Shortcuts

Inference with existing models

MMDetection provides hundreds of pre-trained detection models in Model Zoo. This note will show how to inference, which means using trained models to detect objects on images.

In MMDetection, a model is defined by a configuration file and existing model parameters are saved in a checkpoint file.

To start with, we recommend RTMDet with this configuration file and this checkpoint file. It is recommended to download the checkpoint file to checkpoints directory.

High-level APIs for inference - Inferencer

In OpenMMLab, all the inference operations are unified into a new interface - Inferencer. Inferencer is designed to expose a neat and simple API to users, and shares very similar interface across different OpenMMLab libraries. A notebook demo can be found in demo/inference_demo.ipynb.

Basic Usage

You can get inference results for an image with only 3 lines of code.

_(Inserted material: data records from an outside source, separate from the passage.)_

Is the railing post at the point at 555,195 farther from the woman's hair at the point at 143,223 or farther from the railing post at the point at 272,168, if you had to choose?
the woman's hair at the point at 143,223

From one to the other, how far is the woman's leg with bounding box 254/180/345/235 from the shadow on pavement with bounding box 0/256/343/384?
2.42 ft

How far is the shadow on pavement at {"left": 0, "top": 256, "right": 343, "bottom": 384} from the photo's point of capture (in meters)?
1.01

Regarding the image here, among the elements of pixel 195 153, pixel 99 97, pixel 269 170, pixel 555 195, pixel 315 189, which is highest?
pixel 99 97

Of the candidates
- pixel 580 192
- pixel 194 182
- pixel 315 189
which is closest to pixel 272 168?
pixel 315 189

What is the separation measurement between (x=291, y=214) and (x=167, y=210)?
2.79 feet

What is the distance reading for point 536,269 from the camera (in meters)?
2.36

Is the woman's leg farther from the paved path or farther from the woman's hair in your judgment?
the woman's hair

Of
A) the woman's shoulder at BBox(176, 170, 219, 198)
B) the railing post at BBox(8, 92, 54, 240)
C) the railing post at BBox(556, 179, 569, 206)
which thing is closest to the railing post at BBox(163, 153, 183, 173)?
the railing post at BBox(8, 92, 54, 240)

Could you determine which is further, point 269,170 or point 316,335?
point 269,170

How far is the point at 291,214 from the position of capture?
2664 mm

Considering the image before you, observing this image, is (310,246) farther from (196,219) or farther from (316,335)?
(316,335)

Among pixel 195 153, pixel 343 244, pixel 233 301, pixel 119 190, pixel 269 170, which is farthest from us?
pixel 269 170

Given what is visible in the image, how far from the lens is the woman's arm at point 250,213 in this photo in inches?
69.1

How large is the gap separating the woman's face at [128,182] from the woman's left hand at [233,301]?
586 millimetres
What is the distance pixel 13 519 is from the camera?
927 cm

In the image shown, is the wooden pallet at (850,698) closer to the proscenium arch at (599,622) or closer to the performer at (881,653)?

from mmdet.apis import DetInferencer

# Initialize the DetInferencer
inferencer = DetInferencer('rtmdet_tiny_8xb32-300e_coco')

# Perform inference
inferencer('demo/demo.jpg', show=True)

The resulting output will be displayed in a new window:.

Note

If you are running MMDetection on a server without GUI or via SSH tunnel with X11 forwarding disabled, the show option will not work. However, you can still save visualizations to files by setting out_dir arguments. Read Dumping Results for details.

Initialization

Each Inferencer must be initialized with a model. You can also choose the inference device during initialization.

Model Initialization

  • To infer with MMDetection’s pre-trained model, passing its name to the argument model can work. The weights will be automatically downloaded and loaded from OpenMMLab’s model zoo.

    inferencer = DetInferencer(model='rtmdet_tiny_8xb32-300e_coco')
    

    There is a very easy to list all model names in MMDetection.

    # models is a list of model names, and them will print automatically
    models = DetInferencer.list_models('mmdet')
    

    You can load another weight by passing its path/url to weights.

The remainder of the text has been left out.